Abstract
Background
Chimeric antigen receptor T-cell (CAR-T) therapy is an established treatment for hematological malignancies, yet tools for immune monitoring remain limited. Current assays such as quantitative PCR and flow cytometry are costly and impractical for serial use. Peripheral blood smears (PBS), routinely obtained in clinical care, represent an underutilized, low-cost resource for immune monitoring. In addition to morphologic assessment, serial PBS enables longitudinal tracking of immune dynamics, potentially offering greater insight into reconstitution and toxicity than isolated timepoints.
Aims:
To define lymphocyte morphologies emerging after CAR-T infusion and train an AI-based platform to automate their classification. We further aimed to apply this approach to a large, multi-product cohort for longitudinal immune monitoring and correlation with clinical outcomes.
Methods:
We retrospectively assembled a large, multicenter dataset of patients treated with CD19- and BCMA-directed CAR-T therapies. PBS collected around the time of infusion (d-5 to 30) were digitized via Cellavision, and single lymphocyte images were extracted. A subset of cells was manually annotated by expert hematopathologists into predefined morphologic classes based on nuclear and cytoplasmic features. These annotations were used to train a convolutional neural network, which was then applied to all available cells to generate longitudinal morphologic immune profiles.
Results:
A training set of 1,500 lymphocytes, derived from PBS collected following CAR-T infusion (days 1–14), was manually annotated by a consensus of hematopathologists based on size, chromatin pattern, cytoplasmic features, and nuclear contour. Pathologists classified cell morphologies into five classes (morphotypes): small round lymphocytes (SRL), granular lymphocytes (GL), large granular lymphocytes (LGL), atypical basophilic lymphocytes (ABL), and disrupted cytoplasm lymphocytes (DCL). A convolutional neural network trained on these annotations reliably classified the morphotypes, achieving strong discriminative performance (AUC = 0.85). The model was then applied to 350,000 cells derived from 11,000 PBS of 543 patients treated with CD19- and BCMA-CAR-Ts (days –5 to +30 relative to infusion).

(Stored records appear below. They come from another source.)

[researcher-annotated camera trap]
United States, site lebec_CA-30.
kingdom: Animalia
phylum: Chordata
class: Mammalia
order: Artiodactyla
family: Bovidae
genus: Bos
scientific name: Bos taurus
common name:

We observed marked heterogeneity in morphotype dynamics over time. Prior to infusion, SRL and GL predominated, whereas ABL, DCL, and LGL emerged only post-infusion. Liso-cel and ide-cel demonstrated sustained near-peak absolute lymphocyte count (ALC) levels through day 30. To explore more granular differences between products, we first identified the median day of peak absolute lymphocyte count (ALC) for each CAR-T product, as peak ALC serves as a surrogate for CAR-T cell expansion. Using this product-specific reference day, we then collected the corresponding values of our five morphotypes for all patients. Pairwise statistical comparisons were performed across products, followed by correction for multiple testing. For example, when comparing Axicel to Lisocel, Lisocel has significantly higher ABLs (p<0.01) and lower DCLs (p<0.05). Comparing Ciltacel to Idecel, Ciltacel has significantly higher SRLs (p<0.05), GLs (p<0.005), LGLs (p<0.001), ABLs (p<0.001), and DCLs (p<0.005).
To evaluate clinical utility, we modeled the trajectory of ABL proportion using a longitudinal mixed-effects framework stratified by CRS status. ABL trajectories differed significantly, with CRS patients showing a post-infusion rise peaking at day 5 followed by a sharp decline (p < 0.001). Finally, an XGBoost model integrating clinical features (age, CAR-T product) with image-derived morphologic features predicted complete response in non-Hodgkin lymphoma with a cross-validated AUC of 0.71 (±.02), indicating that morphology-informed profiling is informative for outcome prediction.
Conclusions:
Peripheral blood smears, a widely available and cost-effective modality, reveal distinct lymphocyte morphologies emerging after CAR-T infusion that can be reproducibly classified using deep learning. These morphologic fingerprints correlate with clinical outcomes and support the further development of PBS-based immune profiling as a scalable approach for real-time monitoring of CAR-T patients.